Nella “cave” seminterrata gremita di illustri aspiranti sommelier si respirava un’aria pregna dei profumi dell’imminente vendemmia. Era il settembre del 2016 che volemmo celebrare la passione per il vino gironzolando per le vigne e gli Château del Bordeaux: St. Émilion, Margaux.
La degustazione ebbe inizio. Non che la platea, capii subito, fosse costituita da primari esperti. Spiccavano gl’immancabili orientali e un nordamericano dai capelli rossicci. Distribuirono i calici con un sorso di vino, e l’oratore invitò all’assaggio: «Cosa sentite di questo vino?» chiese al pubblico, già prono su fiuti ad occhi socchiusi o intento, ad ogni sorsetto, in aeree acrobazie a mandibole serrate.

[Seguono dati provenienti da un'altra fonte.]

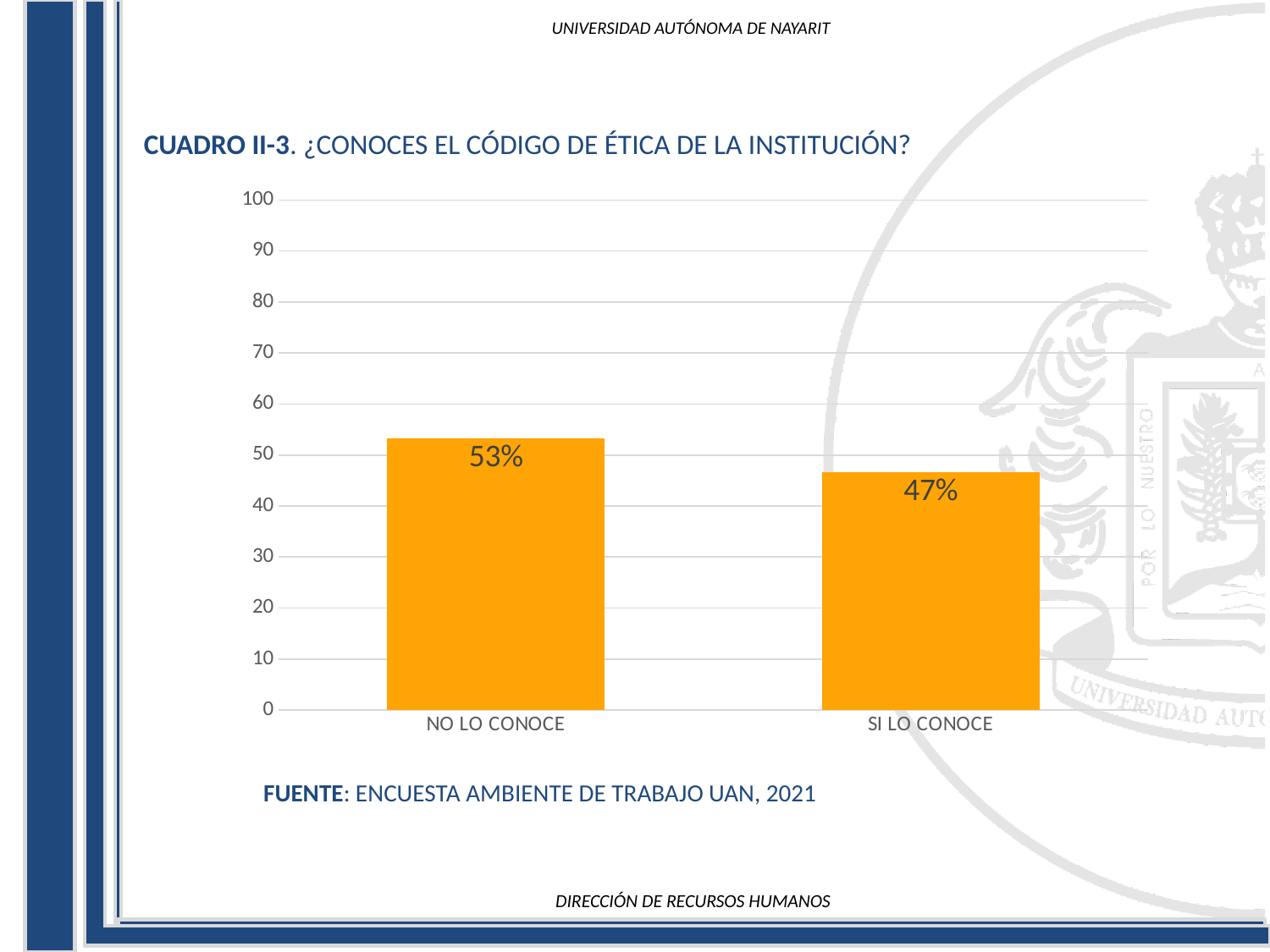
What is the source cited below the chart? ENCUESTA AMBIENTE DE TRABAJO UAN, 2021 Which category has the highest value? NO LO CONOCE How many categories are shown in the chart? 2 What is the value for SI LO CONOCE? 47% Is the value for NO LO CONOCE greater or less than 50? greater What is the title of the chart? CUADRO II-3. ¿CONOCES EL CÓDIGO DE ÉTICA DE LA INSTITUCIÓN? Which category has the lowest value? SI LO CONOCE Which is larger, the value for NO LO CONOCE or the value for SI LO CONOCE? NO LO CONOCE Is the value for SI LO CONOCE greater or less than 50? less What is the difference between the values for NO LO CONOCE and SI LO CONOCE? 6% What kind of chart is shown on the slide? bar chart What is the value for NO LO CONOCE? 53%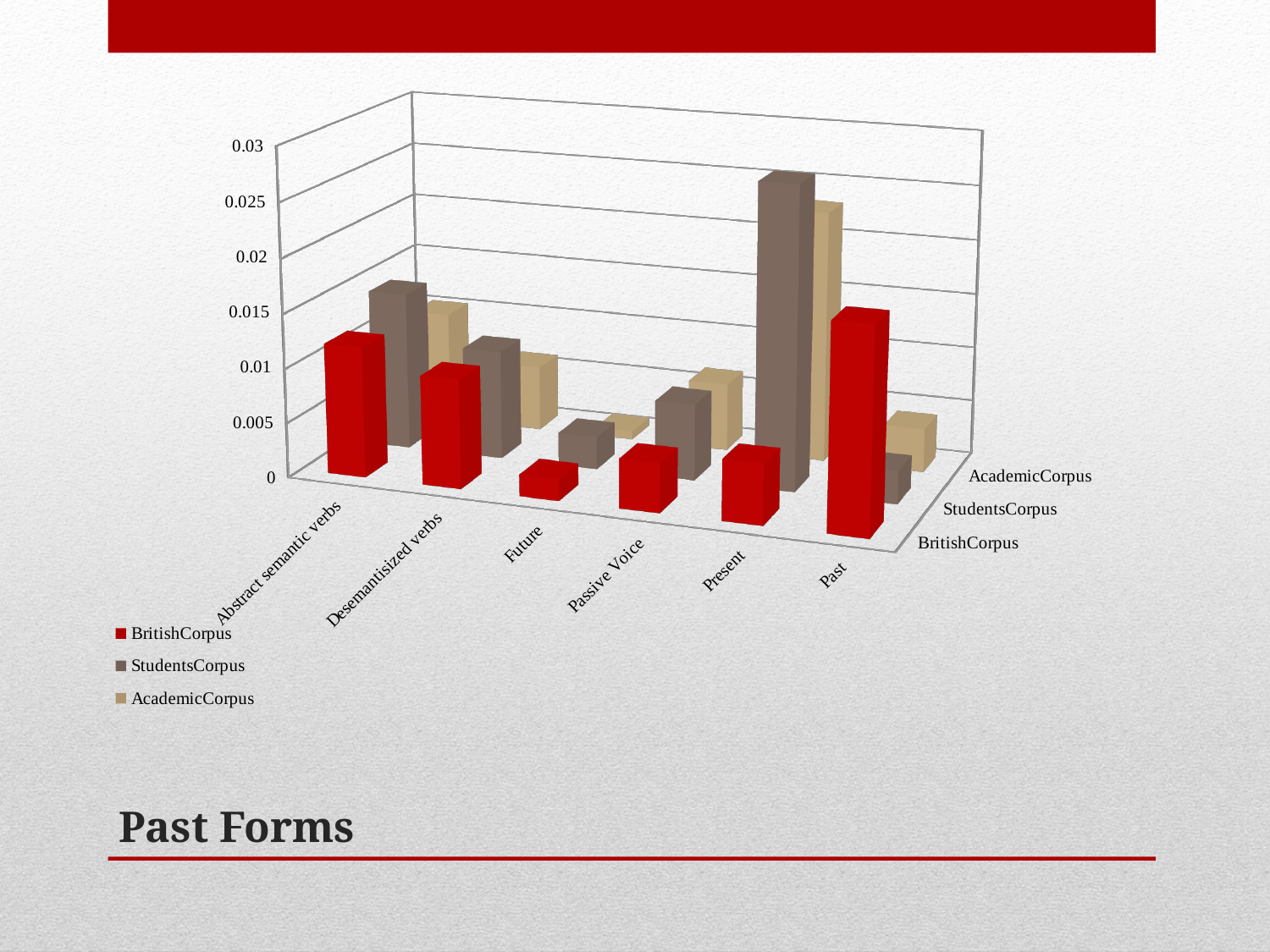
What colour are the bars for the BritishCorpus series? red Is the BritishCorpus value for Future greater or less than 0.005? less Which category has the lowest value for the AcademicCorpus series? Future How many categories are shown along the x axis of the chart? 6 Which category has the highest value for the BritishCorpus series? Past For the Present category, which series has the larger value: StudentsCorpus or AcademicCorpus? StudentsCorpus Is the StudentsCorpus value for Present greater or less than 0.02? greater Which category has the lowest value for the BritishCorpus series? Future Which category has the highest value for the AcademicCorpus series? Present What kind of chart is shown on the slide? bar chart How many series does the chart's legend list? 3 Which category has the highest value for the StudentsCorpus series? Present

Fu un’autentica stura di giudizi. Ne usci uno scoscendimento di terminologia enologica da far rabbrividire il più navigato dei sommelier: «… al naso sentore di frutti di bosco!» subito affermò uno in prima fila. «… leggero fondo speziato!» aggiunse un altro. «… colore rubino intenso!» si pronunciò un’affabile e compita signora con il calice proteso nel controluce. «… legno, tanto legno!” sentenziò un brillante signore brizzolato in doppiopetto. A tutti, il paziente “maître de cave” rispondeva sconsolato con la sua testa ciondolante da destra a sinistra in permanente negazione.
Non ricordo se al quinto o sesto giudizio più o meno consono, con gesto autorevole, zittì la platea. Prese un aspetto ispirato. Rificcò il naso nel bicchiere. Ne inalò un lungo respiro. Sorseggiò voluttuosamente. Quindi, spalancando gli occhi, e inarcando le sopracciglia, sentenziò: «JOIE!!» (la gioia).
Lì per lì, i saccenti si sentirono presi in giro. I qualunquisti superarono con “nonchalance” il breve momento di stupore. Io ne rimasi semplicemente folgorato: aveva ragione. Quello che emanava quel vino era effettivamente un senso di gioia. Nessuna particolare quintessenza enologica, ma solo un sentimento che scaturiva dal cuore, dal semplice piacere del gusto.